- _Exercise directions_
Each entry below is to be extracted exactly.

-------- Records supplied

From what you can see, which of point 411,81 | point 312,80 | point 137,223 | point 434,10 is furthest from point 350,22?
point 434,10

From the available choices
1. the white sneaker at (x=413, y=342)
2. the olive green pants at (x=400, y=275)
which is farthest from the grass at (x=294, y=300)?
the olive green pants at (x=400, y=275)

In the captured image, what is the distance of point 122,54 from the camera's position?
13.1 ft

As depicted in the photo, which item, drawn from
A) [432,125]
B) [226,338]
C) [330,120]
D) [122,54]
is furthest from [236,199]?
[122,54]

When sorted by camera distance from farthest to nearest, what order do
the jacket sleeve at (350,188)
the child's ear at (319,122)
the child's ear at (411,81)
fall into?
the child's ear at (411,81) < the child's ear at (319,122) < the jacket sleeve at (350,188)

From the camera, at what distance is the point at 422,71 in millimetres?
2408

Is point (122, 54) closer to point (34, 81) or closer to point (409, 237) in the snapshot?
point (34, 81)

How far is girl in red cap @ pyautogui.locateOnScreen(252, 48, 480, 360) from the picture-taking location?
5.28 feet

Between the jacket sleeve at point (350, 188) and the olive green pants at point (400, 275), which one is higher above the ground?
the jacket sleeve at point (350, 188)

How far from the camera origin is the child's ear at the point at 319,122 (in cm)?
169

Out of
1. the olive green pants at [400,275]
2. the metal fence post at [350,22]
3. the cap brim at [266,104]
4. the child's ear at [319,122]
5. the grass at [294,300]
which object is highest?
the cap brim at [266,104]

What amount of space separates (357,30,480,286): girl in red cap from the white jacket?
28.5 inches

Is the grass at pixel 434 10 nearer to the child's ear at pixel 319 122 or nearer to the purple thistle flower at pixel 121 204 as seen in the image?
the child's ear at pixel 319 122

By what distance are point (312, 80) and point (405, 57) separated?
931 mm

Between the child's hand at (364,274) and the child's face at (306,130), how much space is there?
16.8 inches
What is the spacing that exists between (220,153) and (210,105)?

----------------

- _Full answer_
From what you can see, which of point 411,81 | point 312,80 | point 137,223 | point 434,10 is furthest from point 350,22?
point 434,10

From the available choices
1. the white sneaker at (x=413, y=342)
2. the olive green pants at (x=400, y=275)
which is farthest from the grass at (x=294, y=300)?
the olive green pants at (x=400, y=275)

In the captured image, what is the distance of point 122,54 from the camera's position?
13.1 ft

As depicted in the photo, which item, drawn from
A) [432,125]
B) [226,338]
C) [330,120]
D) [122,54]
is furthest from [236,199]?
[122,54]

When sorted by camera distance from farthest to nearest, what order do
the jacket sleeve at (350,188)
the child's ear at (319,122)
the child's ear at (411,81)
fall into?
the child's ear at (411,81) < the child's ear at (319,122) < the jacket sleeve at (350,188)

From the camera, at what distance is the point at 422,71 in millimetres?
2408

Is point (122, 54) closer to point (34, 81) or closer to point (409, 237) in the snapshot?
point (34, 81)

How far is girl in red cap @ pyautogui.locateOnScreen(252, 48, 480, 360) from the picture-taking location?
5.28 feet

Between the jacket sleeve at point (350, 188) and the olive green pants at point (400, 275), which one is higher above the ground?
the jacket sleeve at point (350, 188)

How far from the camera origin is the child's ear at the point at 319,122 (in cm)?
169

Out of
1. the olive green pants at [400,275]
2. the metal fence post at [350,22]
3. the cap brim at [266,104]
4. the child's ear at [319,122]
5. the grass at [294,300]
which object is highest?
the cap brim at [266,104]

What amount of space separates (357,30,480,286): girl in red cap from the white jacket?
28.5 inches

Is the grass at pixel 434 10 nearer to the child's ear at pixel 319 122 or nearer to the purple thistle flower at pixel 121 204 as seen in the image?
the child's ear at pixel 319 122

By what distance are point (312, 80) and point (405, 57) separated?
931 mm

Between the child's hand at (364,274) and the child's face at (306,130), how much space is there?
16.8 inches
What is the spacing that exists between (220,153) and (210,105)?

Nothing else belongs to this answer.